Décider en incertitude : raisonner mieux quand les données sont incomplètes

En pratique, la médecine se fait rarement avec une certitude à 100 %. Symptômes atypiques, examens indisponibles, temps limité, patient non coopérant, contraintes de ressources… L’incertitude est normale. La compétence non technique ici consiste à penser clairement malgré l’incomplétude, à réduire le risque pour le patient et à communiquer cette incertitude de façon transparente.

1) Accepter l’incertitude (au lieu de la subir)

L’erreur fréquente n’est pas “ne pas savoir”, mais :

  • vouloir conclure trop vite pour se rassurer
  • choisir une seule hypothèse et ignorer les autres
  • confondre “probable” avec “certain”

Objectif CNT : rester lucide et orienté sécurité.

2) Penser en probabilités (même sans calculs)

Sans faire de statistiques complexes, on peut raisonner ainsi :

  • Hypothèse la plus probable (ce qui explique le mieux)
  • Hypothèse la plus grave (même si moins probable)
  • Hypothèse “à ne pas rater” (danger immédiat)

Ensuite, on choisit l’action qui :

  • réduit le risque vital en premier
  • augmente l’information utile (examen clé)
  • garde une option de repli (plan B)

3) Une méthode pratique : “Hypothèses + plan + seuils”

Étape A — Lister 3 hypothèses

  1. Probable
  2. Grave
  3. Alternative (pour éviter l’ancrage)

Étape B — Plan d’action

  • examens / traitement d’essai (si justifié)
  • observation vs hospitalisation
  • avis senior / référer si nécessaire

Étape C — Définir des seuils

  • “Si X se produit → on escalade”
  • “Si Y n’évolue pas en 24–48 h → reconsulter / examens”
    Ces seuils transforment l’incertitude en suivi sécurisé.

4) Les biais cognitifs à surveiller (et comment les casser)

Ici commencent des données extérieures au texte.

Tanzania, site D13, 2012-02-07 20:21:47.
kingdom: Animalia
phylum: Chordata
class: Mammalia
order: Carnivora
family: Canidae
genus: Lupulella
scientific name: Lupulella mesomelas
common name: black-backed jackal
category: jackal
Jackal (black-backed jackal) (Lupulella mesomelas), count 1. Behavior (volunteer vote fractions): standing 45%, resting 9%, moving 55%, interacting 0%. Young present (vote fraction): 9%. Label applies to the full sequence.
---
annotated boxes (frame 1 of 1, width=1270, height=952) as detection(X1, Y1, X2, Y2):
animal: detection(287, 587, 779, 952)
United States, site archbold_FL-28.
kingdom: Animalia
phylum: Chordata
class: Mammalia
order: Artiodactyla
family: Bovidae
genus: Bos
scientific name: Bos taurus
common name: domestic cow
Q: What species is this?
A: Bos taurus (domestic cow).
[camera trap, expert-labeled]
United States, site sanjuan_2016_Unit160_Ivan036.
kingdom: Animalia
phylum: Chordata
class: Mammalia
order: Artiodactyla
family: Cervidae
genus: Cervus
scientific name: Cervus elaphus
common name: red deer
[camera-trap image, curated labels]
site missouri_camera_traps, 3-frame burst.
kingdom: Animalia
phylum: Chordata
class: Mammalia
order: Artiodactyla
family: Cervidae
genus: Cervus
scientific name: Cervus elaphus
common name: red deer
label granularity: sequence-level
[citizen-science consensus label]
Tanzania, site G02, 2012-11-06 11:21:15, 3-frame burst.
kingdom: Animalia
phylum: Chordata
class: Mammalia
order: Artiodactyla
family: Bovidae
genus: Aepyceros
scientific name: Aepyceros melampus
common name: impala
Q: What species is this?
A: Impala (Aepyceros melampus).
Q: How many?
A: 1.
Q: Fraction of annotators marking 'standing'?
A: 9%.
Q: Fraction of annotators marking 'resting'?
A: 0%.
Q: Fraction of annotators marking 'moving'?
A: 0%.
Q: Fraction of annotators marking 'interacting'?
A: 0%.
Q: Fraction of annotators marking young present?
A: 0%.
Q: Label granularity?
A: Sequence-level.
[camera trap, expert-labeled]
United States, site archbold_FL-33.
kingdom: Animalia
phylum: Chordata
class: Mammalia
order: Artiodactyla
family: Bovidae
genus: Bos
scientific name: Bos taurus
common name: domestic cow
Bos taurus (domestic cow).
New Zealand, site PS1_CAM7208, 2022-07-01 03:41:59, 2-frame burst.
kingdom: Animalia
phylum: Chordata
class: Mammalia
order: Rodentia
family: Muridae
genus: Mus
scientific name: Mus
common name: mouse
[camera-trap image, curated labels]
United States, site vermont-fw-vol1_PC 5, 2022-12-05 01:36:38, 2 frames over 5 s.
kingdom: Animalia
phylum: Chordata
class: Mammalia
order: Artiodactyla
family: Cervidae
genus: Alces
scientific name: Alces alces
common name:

  • Ancrage : rester fixé sur la première idée
    → contre-mesure : “Quelle autre hypothèse expliquerait ça ?”
  • Confirmation : ne chercher que ce qui confirme
    → contre-mesure : chercher un signe qui invalide l’hypothèse
  • Disponibilité : surestimer ce qu’on a vu récemment
    → contre-mesure : revenir aux signes clés et au contexte
  • Satisfaction de recherche : s’arrêter au premier diagnostic trouvé
    → contre-mesure : “Est-ce qu’il peut y avoir deux problèmes ?”

5) Communiquer l’incertitude au patient (sans perdre la confiance)

Dire “je ne sais pas” brutalement peut inquiéter. Mais expliquer clairement renforce la confiance.

Formulation utile :

  • “D’après ce que nous avons, l’hypothèse la plus probable est…, mais je veux aussi écarter…, car c’est plus sérieux. Voilà notre plan, et voici les signes qui doivent vous faire revenir tout de suite.”

Toujours terminer par :

  • consignes concrètes
  • délais de suivi
  • signes d’alarme

6) Documenter et sécuriser

Tracer dans le dossier :

  • hypothèses considérées
  • éléments pour/contre
  • raison du choix
  • plan de suivi + critères de réévaluation

C’est une CNT de sécurité (et de protection médico-légale).

Conclusion

Décider en incertitude, c’est la réalité du terrain. Les CNT aident à éviter les décisions précipitées, à réduire l’impact des biais, et à sécuriser le patient grâce à un plan clair, des seuils de réévaluation et une communication transparente.